(Data items)
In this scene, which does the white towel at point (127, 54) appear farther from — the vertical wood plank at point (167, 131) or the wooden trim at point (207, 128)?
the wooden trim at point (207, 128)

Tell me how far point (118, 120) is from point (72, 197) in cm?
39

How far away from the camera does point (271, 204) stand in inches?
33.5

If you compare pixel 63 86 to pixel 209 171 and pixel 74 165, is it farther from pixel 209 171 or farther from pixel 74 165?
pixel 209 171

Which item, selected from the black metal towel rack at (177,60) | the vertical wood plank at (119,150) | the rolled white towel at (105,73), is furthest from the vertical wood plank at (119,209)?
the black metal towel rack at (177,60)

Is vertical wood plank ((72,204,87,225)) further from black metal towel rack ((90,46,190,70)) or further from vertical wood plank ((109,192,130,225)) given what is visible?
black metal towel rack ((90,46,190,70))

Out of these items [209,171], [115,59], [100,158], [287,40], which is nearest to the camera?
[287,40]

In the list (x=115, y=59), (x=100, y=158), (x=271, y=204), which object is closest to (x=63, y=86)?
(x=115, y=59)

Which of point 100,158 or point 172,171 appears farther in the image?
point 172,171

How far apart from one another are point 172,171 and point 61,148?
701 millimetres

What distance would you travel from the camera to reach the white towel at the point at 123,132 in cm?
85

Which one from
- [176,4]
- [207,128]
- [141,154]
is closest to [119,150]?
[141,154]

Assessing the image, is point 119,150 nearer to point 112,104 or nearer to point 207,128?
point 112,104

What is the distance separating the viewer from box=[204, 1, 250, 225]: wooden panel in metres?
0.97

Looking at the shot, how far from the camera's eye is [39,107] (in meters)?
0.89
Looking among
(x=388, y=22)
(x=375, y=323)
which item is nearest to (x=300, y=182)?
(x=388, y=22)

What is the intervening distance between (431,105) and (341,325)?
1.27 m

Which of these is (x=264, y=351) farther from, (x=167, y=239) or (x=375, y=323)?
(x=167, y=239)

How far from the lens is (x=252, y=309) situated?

### The problem
Convert every line of the records above into a JSON list of strings, one string per line, skipping any blank lines.

### Answer to this problem
[
  "In this scene, which does the white towel at point (127, 54) appear farther from — the vertical wood plank at point (167, 131) or the wooden trim at point (207, 128)?",
  "the wooden trim at point (207, 128)",
  "Tell me how far point (118, 120) is from point (72, 197) in cm?",
  "39",
  "How far away from the camera does point (271, 204) stand in inches?",
  "33.5",
  "If you compare pixel 63 86 to pixel 209 171 and pixel 74 165, is it farther from pixel 209 171 or farther from pixel 74 165?",
  "pixel 209 171",
  "Which item, selected from the black metal towel rack at (177,60) | the vertical wood plank at (119,150) | the rolled white towel at (105,73), is furthest from the vertical wood plank at (119,209)?",
  "the black metal towel rack at (177,60)",
  "Is vertical wood plank ((72,204,87,225)) further from black metal towel rack ((90,46,190,70)) or further from vertical wood plank ((109,192,130,225)) given what is visible?",
  "black metal towel rack ((90,46,190,70))",
  "Out of these items [209,171], [115,59], [100,158], [287,40], which is nearest to the camera?",
  "[287,40]",
  "In the list (x=115, y=59), (x=100, y=158), (x=271, y=204), which object is closest to (x=63, y=86)?",
  "(x=115, y=59)",
  "Which of point 100,158 or point 172,171 appears farther in the image?",
  "point 172,171",
  "How far apart from one another are point 172,171 and point 61,148?",
  "701 millimetres",
  "What distance would you travel from the camera to reach the white towel at the point at 123,132 in cm?",
  "85",
  "Which one from",
  "- [176,4]",
  "- [207,128]",
  "- [141,154]",
  "is closest to [119,150]?",
  "[141,154]",
  "Assessing the image, is point 119,150 nearer to point 112,104 or nearer to point 207,128?",
  "point 112,104",
  "What is the distance separating the viewer from box=[204, 1, 250, 225]: wooden panel in metres?",
  "0.97",
  "Looking at the shot, how far from the camera's eye is [39,107] (in meters)?",
  "0.89",
  "Looking among",
  "(x=388, y=22)",
  "(x=375, y=323)",
  "which item is nearest to (x=300, y=182)?",
  "(x=388, y=22)",
  "What is the intervening distance between (431,105) and (341,325)?",
  "1.27 m",
  "Which of these is (x=264, y=351) farther from, (x=167, y=239) or (x=375, y=323)?",
  "(x=167, y=239)",
  "How far from the lens is (x=252, y=309) situated?"
]